**Exercise objective:** Without changing a character, return the entries, but not the images they hold.

Crawled caption data
----

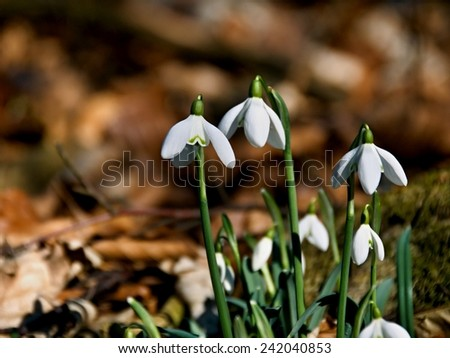 Spring flowers, wild snowdrops in a forest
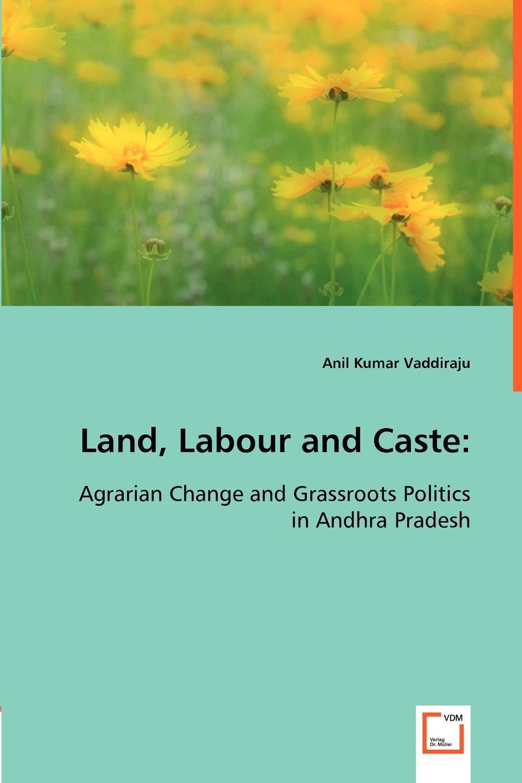 лучшая цена Anil Kumar Vaddiraju Land, Labour and Caste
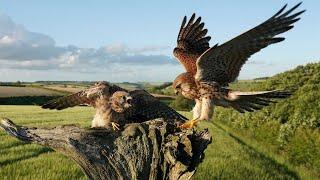 Kestrel pair bringing up chicks against all odds!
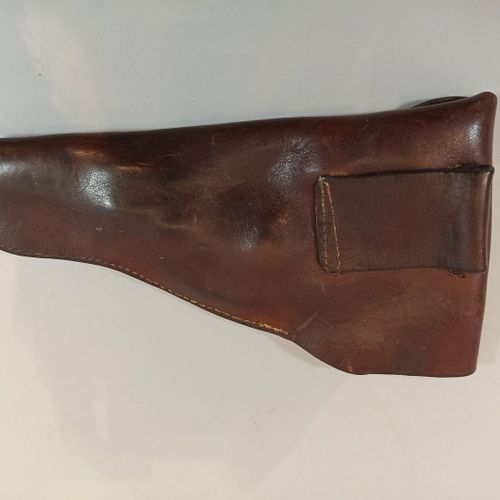 Pistol case style 45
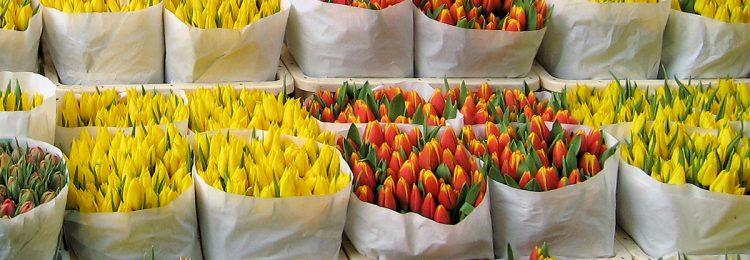 Бизнес план выращивания цветов принципы инвестиционного бизнес плана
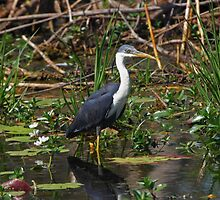 Pied Heron by Robert Elliott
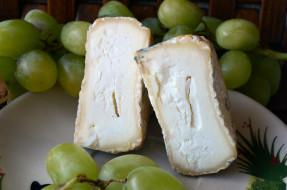 еда, сырные изделия, сыр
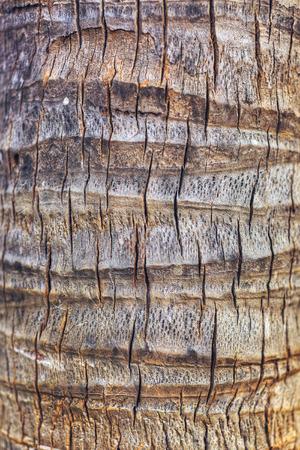 Detail of Palm Tree bark.
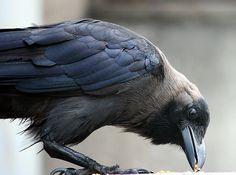 Gorgeous raven.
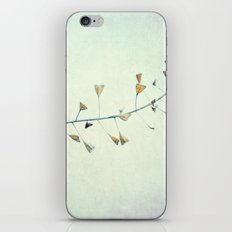 love is in the air... iPhone & iPod Skin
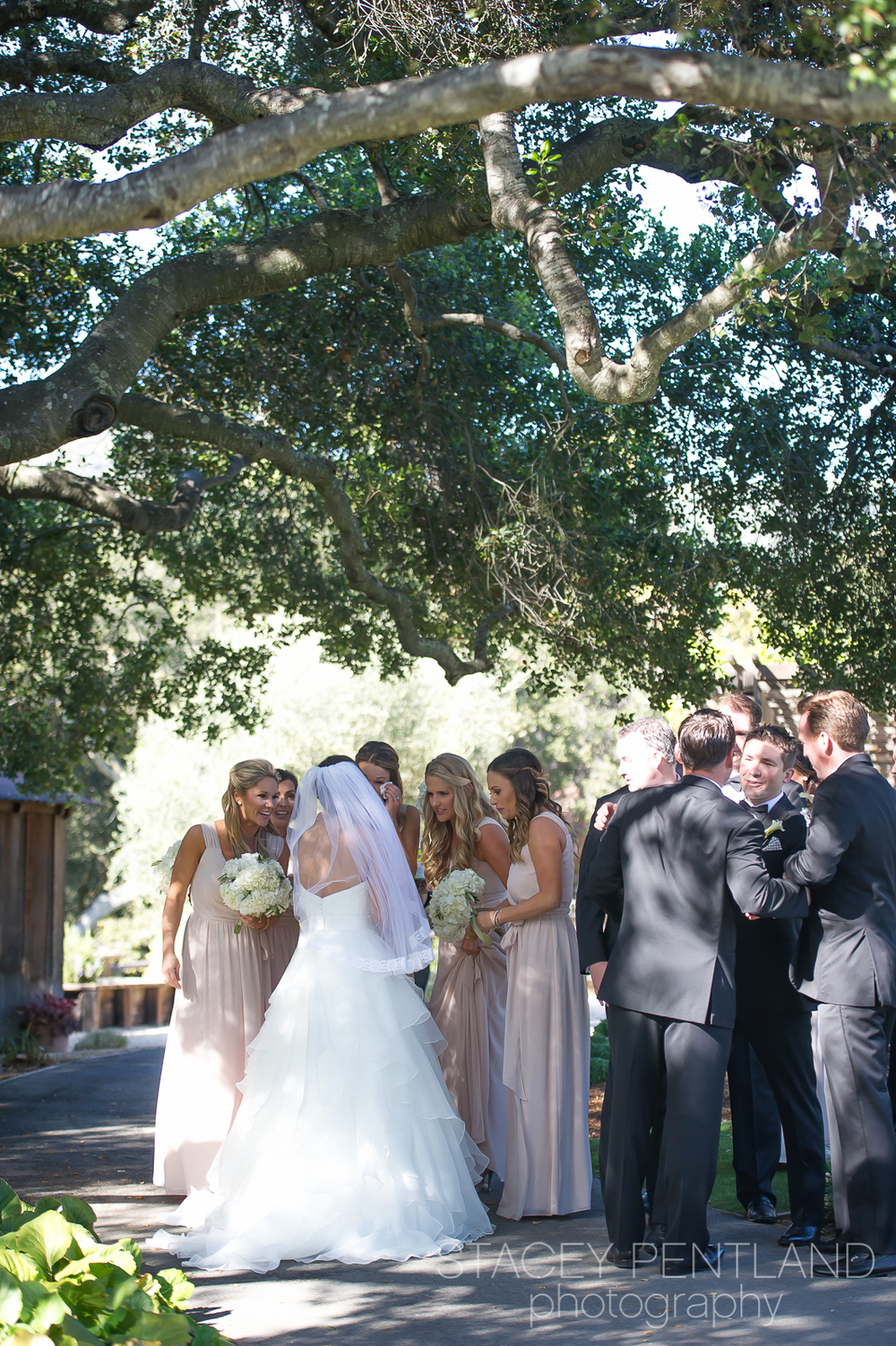 Kristin+Jason_wedding_blog_spp_081.jpg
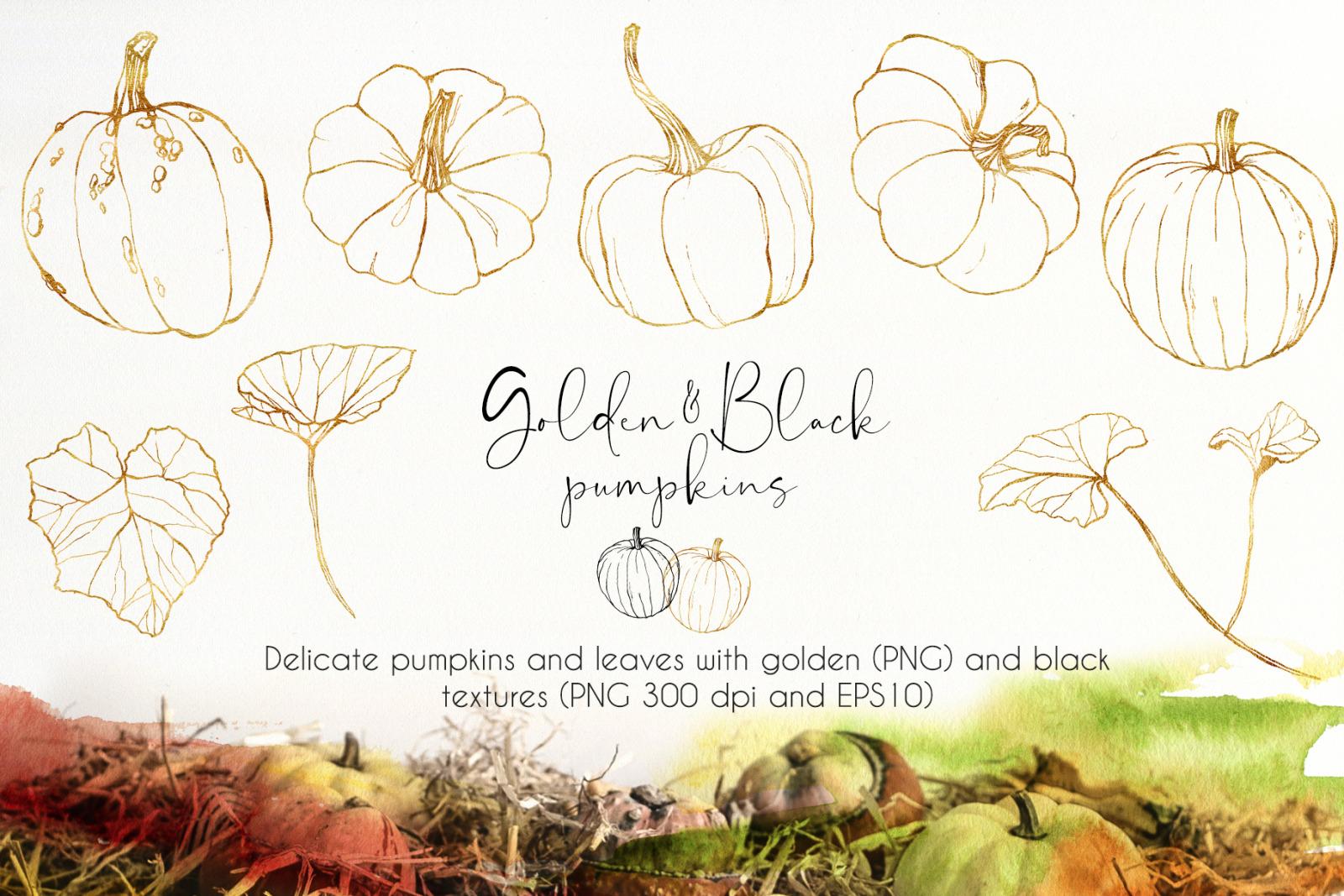 Pumpkins. Watercolor bundle
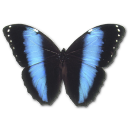 Morpho Achilles icon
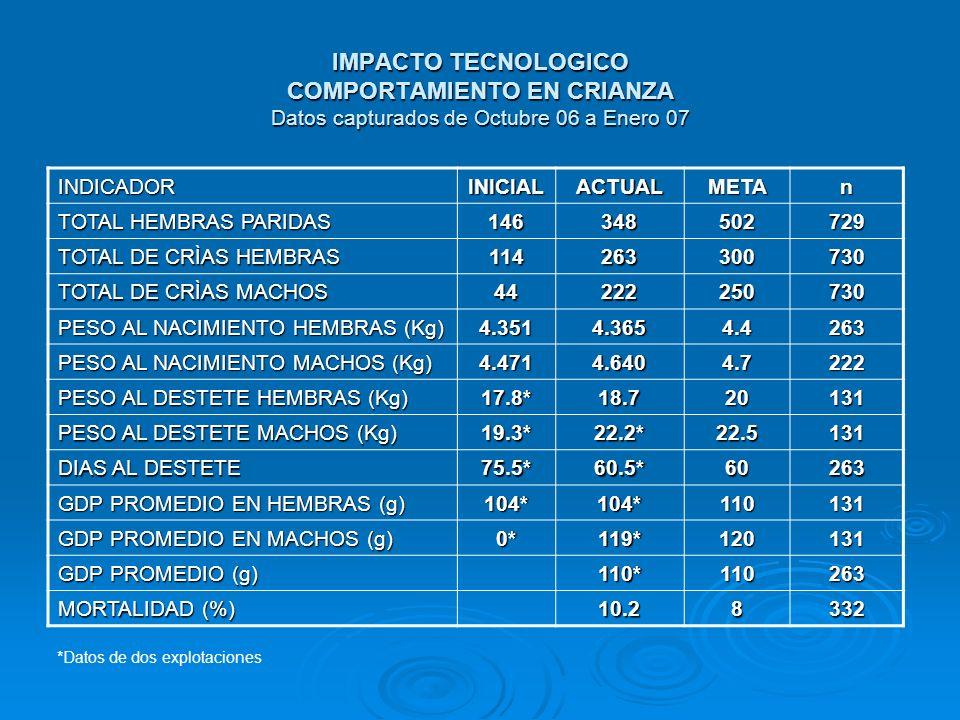 IMPACTO TECNOLOGICO COMPORTAMIENTO EN CRIANZA Datos capturados de Octubre 06 a Enero 07 INDICADORINICIALACTUALMETAn TOTAL HEMBRAS PARIDAS 146348502729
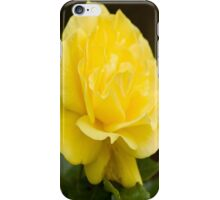 Golden Yellow Rose Isolated on Black Background iPhone Case/Skin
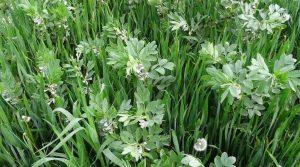 Association céréales-légumineuses démontre ses avantages agronomiques, notamment en agriculture biologique.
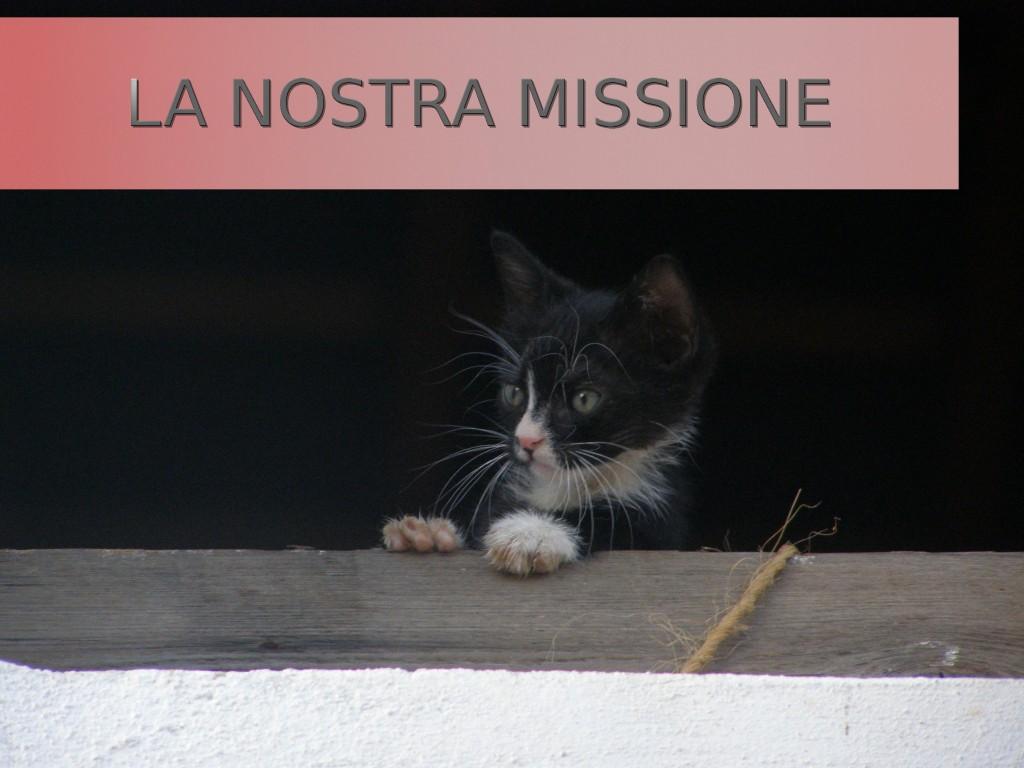 La missione dell'ambulatorio città di Albino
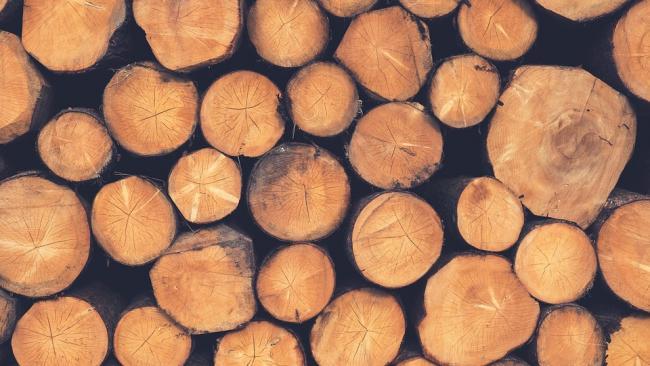 В России ужесточили правила экспорта древесины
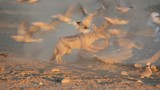 Black-backed Jackal hunting doves, Kalahari desert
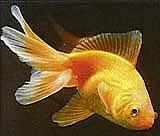 Goldfisch aus Wikipedia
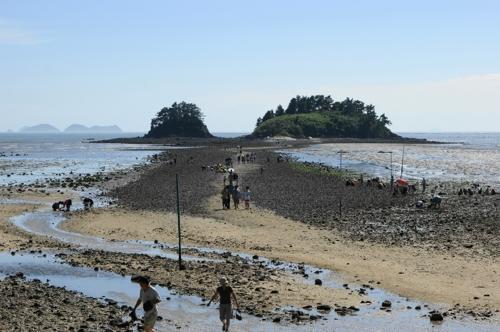 매일 두 차례 바닷길 열린 해남 대섬에 어촌체험공원 조성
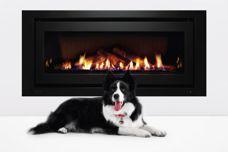 1250 gas fireplace by Rinnai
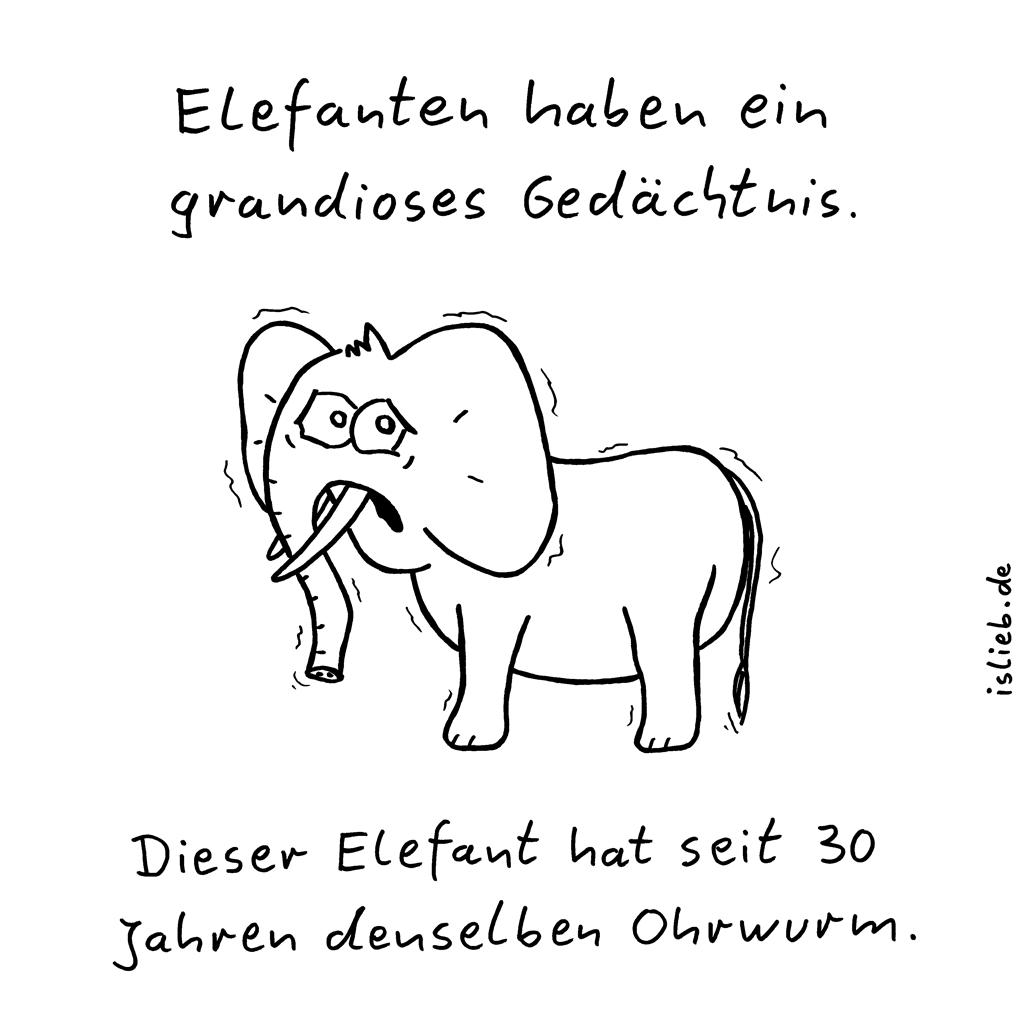Elefanten | Ohrwurm-Cartoon | is lieb? | Elefanten haben ein grandioses Gedächtnis. Dieser Elefant hat seit 30 Jahren denselben Ohrwurm. | Tinnitus, Hörsturz, Erinnerung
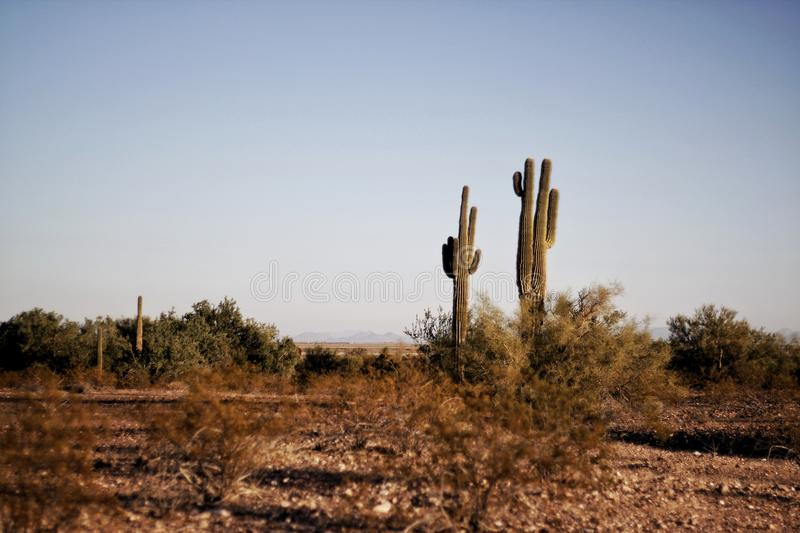 Two Green Cactus Plants at Daytime stock photography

----

**Answer area:**
 Spring flowers, wild snowdrops in a forest
 лучшая цена Anil Kumar Vaddiraju Land, Labour and Caste
 Kestrel pair bringing up chicks against all odds!
 Pistol case style 45
 Бизнес план выращивания цветов принципы инвестиционного бизнес плана
 Pied Heron by Robert Elliott
 еда, сырные изделия, сыр
 Detail of Palm Tree bark.
 Gorgeous raven.
 love is in the air... iPhone & iPod Skin
 Kristin+Jason_wedding_blog_spp_081.jpg
 Pumpkins. Watercolor bundle
 Morpho Achilles icon
 IMPACTO TECNOLOGICO COMPORTAMIENTO EN CRIANZA Datos capturados de Octubre 06 a Enero 07 INDICADORINICIALACTUALMETAn TOTAL HEMBRAS PARIDAS 146348502729
 Golden Yellow Rose Isolated on Black Background iPhone Case/Skin
 Association céréales-légumineuses démontre ses avantages agronomiques, notamment en agriculture biologique.
 La missione dell'ambulatorio città di Albino
 В России ужесточили правила экспорта древесины
 Black-backed Jackal hunting doves, Kalahari desert
 Goldfisch aus Wikipedia
 매일 두 차례 바닷길 열린 해남 대섬에 어촌체험공원 조성
 1250 gas fireplace by Rinnai
Elefanten | Ohrwurm-Cartoon | is lieb? | Elefanten haben ein grandioses Gedächtnis. Dieser Elefant hat seit 30 Jahren denselben Ohrwurm. | Tinnitus, Hörsturz, Erinnerung
 Two Green Cactus Plants at Daytime stock photography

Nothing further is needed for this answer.